Yet another day of no brain and too much coughing
Comprehensive ickiness marches on. Booooooring. Last night I not only had insomnia but The Cough decided to demonstrate what it could really do. I had no idea it hadn't been trying previously.*
So, between having done nothing today** and having no brain to make something up, I will depend on forum comments for structure an d(apparent) progression tonight. . . .
Anne_D
And I'm the only person on the planet who didn't/doesn't like THE SOPRANOS or David Tennant.
Nope, not the only one. Tennant is my least favorite of the new Doctors. Never watched The Sopranos, but from the clips I've seen and the reviews I've read, it's not my sort of thing.

▶ _Stored items from a collection_:
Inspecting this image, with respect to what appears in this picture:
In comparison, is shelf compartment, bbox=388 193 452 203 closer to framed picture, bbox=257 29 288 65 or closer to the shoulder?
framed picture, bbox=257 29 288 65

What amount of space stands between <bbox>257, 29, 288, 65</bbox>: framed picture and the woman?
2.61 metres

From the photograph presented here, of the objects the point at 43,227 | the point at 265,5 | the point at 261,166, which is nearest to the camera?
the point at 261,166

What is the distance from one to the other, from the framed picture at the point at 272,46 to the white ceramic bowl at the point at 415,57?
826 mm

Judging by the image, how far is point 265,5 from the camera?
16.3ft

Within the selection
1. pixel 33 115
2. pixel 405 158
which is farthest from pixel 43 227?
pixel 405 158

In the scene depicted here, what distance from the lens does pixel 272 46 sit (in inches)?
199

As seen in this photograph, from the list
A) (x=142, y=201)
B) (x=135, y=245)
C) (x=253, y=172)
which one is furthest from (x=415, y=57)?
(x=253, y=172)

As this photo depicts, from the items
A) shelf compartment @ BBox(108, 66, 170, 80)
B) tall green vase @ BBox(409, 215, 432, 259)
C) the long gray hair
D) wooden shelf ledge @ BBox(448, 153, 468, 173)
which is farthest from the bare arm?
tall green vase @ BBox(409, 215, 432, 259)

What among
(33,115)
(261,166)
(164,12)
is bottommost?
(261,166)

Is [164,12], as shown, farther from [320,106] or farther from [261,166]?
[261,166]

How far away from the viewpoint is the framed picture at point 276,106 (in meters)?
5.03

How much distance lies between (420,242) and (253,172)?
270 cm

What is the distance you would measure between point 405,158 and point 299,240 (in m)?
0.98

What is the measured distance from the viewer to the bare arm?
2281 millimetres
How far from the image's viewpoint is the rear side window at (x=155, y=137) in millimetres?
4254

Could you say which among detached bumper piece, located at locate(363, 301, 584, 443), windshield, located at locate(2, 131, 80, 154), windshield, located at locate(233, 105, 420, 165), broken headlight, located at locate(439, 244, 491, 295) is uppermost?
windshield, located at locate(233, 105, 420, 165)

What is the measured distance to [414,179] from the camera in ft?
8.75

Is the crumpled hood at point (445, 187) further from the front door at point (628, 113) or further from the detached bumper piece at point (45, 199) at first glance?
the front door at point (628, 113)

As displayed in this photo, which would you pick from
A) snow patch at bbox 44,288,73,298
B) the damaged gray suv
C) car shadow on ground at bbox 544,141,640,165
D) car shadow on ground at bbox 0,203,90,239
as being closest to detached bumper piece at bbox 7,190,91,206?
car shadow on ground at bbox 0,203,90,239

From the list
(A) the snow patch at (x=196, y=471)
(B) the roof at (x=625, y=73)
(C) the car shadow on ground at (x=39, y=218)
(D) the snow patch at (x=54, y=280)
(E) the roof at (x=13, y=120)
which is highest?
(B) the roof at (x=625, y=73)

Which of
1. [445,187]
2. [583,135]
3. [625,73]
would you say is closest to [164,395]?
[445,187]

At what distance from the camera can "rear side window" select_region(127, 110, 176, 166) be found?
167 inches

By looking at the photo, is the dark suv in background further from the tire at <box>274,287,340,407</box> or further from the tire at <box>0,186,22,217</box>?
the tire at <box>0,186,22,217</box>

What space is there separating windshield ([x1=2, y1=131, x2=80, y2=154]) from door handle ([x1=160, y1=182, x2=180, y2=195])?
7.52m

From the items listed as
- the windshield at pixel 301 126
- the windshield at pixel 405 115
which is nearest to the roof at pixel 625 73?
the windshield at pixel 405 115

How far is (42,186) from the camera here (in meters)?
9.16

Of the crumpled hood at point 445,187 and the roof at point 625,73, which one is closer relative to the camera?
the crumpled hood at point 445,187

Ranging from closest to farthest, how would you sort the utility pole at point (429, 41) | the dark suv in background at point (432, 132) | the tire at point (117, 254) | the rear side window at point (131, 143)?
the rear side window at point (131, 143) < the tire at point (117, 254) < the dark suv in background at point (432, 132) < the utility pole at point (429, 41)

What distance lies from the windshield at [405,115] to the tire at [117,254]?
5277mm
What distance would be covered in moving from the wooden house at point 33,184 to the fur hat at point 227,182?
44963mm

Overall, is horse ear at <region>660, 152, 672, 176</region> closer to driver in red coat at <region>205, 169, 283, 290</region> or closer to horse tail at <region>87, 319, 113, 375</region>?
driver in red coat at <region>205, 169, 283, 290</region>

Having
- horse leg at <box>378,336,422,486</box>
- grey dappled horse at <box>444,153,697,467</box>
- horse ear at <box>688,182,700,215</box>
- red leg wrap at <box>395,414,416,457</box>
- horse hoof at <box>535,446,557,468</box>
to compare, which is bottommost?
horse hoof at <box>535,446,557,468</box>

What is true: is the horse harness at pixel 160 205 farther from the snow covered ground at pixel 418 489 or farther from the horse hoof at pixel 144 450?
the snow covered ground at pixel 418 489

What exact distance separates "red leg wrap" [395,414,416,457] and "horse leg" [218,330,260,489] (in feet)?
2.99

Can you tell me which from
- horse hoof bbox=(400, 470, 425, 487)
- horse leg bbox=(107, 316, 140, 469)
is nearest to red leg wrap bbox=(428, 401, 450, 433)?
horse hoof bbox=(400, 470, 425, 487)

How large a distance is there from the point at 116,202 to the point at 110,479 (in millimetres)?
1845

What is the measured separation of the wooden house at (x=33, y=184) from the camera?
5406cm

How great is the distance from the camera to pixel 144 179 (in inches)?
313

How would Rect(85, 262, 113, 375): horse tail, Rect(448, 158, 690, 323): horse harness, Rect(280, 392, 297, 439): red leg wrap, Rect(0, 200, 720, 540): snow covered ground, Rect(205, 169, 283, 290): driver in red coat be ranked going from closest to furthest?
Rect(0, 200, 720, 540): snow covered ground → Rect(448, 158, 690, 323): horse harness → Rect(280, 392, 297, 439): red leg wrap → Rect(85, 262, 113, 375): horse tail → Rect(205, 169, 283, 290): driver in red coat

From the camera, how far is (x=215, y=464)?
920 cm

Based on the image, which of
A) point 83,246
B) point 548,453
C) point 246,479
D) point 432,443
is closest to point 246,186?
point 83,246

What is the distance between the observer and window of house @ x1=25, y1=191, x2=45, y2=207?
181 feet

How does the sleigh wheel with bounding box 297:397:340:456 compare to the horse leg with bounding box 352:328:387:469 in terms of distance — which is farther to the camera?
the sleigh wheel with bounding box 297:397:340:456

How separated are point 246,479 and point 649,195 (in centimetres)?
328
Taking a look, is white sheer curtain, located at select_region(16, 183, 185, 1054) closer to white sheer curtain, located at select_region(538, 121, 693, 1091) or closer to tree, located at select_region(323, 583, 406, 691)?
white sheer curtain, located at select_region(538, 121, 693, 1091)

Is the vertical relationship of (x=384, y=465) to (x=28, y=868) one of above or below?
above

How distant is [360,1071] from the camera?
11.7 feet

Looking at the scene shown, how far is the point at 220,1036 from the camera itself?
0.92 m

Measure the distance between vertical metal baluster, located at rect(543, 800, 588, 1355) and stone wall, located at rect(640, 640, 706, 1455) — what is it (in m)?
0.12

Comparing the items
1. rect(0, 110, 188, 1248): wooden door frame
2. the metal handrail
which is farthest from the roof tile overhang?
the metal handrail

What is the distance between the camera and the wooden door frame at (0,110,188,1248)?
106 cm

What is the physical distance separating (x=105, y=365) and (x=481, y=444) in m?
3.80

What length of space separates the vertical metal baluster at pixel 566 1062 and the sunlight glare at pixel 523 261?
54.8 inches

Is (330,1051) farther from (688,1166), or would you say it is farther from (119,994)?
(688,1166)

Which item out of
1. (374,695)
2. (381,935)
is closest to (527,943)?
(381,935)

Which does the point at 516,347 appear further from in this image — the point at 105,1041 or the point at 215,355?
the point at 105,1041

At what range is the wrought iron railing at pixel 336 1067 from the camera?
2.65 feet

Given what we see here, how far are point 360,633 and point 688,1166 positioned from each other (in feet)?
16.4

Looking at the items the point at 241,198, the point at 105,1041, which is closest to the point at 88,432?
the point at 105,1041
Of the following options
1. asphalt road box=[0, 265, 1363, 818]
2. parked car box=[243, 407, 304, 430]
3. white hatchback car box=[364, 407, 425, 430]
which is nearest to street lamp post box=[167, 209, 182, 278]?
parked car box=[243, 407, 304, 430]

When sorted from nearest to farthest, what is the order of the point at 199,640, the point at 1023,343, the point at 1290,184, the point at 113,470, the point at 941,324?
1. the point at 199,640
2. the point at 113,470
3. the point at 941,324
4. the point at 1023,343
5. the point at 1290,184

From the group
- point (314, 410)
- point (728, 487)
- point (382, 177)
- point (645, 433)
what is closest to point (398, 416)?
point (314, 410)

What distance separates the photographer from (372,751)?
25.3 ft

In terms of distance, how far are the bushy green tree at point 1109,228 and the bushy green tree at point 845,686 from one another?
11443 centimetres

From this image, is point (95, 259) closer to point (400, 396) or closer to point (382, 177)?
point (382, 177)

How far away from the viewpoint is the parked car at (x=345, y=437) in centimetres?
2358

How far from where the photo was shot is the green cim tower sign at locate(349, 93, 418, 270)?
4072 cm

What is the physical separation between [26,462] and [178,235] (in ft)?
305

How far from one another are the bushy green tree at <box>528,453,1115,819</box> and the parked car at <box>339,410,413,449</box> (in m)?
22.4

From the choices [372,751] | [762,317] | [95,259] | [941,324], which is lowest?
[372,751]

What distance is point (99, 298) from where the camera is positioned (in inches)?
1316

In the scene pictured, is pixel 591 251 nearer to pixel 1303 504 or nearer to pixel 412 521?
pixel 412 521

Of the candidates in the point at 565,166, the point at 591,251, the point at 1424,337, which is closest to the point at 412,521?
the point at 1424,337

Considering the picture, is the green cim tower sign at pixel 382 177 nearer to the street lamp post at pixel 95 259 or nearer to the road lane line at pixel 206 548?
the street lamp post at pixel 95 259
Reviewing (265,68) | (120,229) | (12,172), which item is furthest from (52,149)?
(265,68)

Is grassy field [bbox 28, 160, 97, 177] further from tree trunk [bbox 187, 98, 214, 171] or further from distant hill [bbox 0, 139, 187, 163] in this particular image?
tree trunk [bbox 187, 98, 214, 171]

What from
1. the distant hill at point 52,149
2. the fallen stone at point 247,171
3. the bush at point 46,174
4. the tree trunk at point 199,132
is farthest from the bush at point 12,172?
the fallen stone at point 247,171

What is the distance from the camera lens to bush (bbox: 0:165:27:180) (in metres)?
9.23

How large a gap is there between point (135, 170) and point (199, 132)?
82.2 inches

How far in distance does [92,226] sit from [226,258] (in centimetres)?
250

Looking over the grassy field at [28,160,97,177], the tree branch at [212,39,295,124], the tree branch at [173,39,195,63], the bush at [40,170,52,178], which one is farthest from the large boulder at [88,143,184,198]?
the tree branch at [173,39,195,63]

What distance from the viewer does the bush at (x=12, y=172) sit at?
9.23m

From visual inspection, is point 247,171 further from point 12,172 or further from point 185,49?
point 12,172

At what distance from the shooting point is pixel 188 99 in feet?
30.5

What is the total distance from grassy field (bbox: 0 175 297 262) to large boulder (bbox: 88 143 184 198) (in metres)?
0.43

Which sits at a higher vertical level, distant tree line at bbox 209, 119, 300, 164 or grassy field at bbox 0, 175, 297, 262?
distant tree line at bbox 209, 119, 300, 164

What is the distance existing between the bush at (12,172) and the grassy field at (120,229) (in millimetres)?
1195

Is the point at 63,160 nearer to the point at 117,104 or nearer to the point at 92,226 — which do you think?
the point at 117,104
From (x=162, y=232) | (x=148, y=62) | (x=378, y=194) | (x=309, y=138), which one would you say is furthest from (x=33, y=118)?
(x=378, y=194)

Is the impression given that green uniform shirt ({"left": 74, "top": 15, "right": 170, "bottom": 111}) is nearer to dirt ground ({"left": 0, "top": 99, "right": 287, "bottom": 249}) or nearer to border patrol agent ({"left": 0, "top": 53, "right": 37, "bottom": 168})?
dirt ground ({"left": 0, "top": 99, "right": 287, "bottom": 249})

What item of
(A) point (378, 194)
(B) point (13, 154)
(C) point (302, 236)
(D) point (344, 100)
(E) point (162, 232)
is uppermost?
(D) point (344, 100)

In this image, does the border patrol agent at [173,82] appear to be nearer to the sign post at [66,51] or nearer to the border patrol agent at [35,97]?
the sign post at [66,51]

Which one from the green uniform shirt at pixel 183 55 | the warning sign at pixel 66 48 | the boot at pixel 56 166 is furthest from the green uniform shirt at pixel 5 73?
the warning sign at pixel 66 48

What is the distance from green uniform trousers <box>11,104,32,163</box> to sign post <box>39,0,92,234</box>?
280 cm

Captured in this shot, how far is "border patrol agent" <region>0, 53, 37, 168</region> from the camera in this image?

▶ _Exercise task 1_: Reproduce the blog post word for word, starting with "Yet another day" and going on through "sort of thing.".
▶ _Exercise task 2_: Summarize the blog post in two sentences.

▶ _Problem solution 1_:
Yet another day of no brain and too much coughing
Comprehensive ickiness marches on. Booooooring. Last night I not only had insomnia but The Cough decided to demonstrate what it could really do. I had no idea it hadn't been trying previously.*
So, between having done nothing today** and having no brain to make something up, I will depend on forum comments for structure an d(apparent) progression tonight. . . .
Anne_D
And I'm the only person on the planet who didn't/doesn't like THE SOPRANOS or David Tennant.
Nope, not the only one. Tennant is my least favorite of the new Doctors. Never watched The Sopranos, but from the clips I've seen and the reviews I've read, it's not my sort of thing.

▶ _Problem solution 2_: The writer reports another day of feeling foggy and coughing too much after a night of insomnia and worse coughing, and plans to rely on forum comments for structure because of having done nothing and having no brain to invent something. A comment from Anne_D says she is the only person who dislikes The Sopranos and David Tennant, and the response says she is not, calling Tennant the least favorite of the new Doctors and The Sopranos, though never watched, not that sort of thing.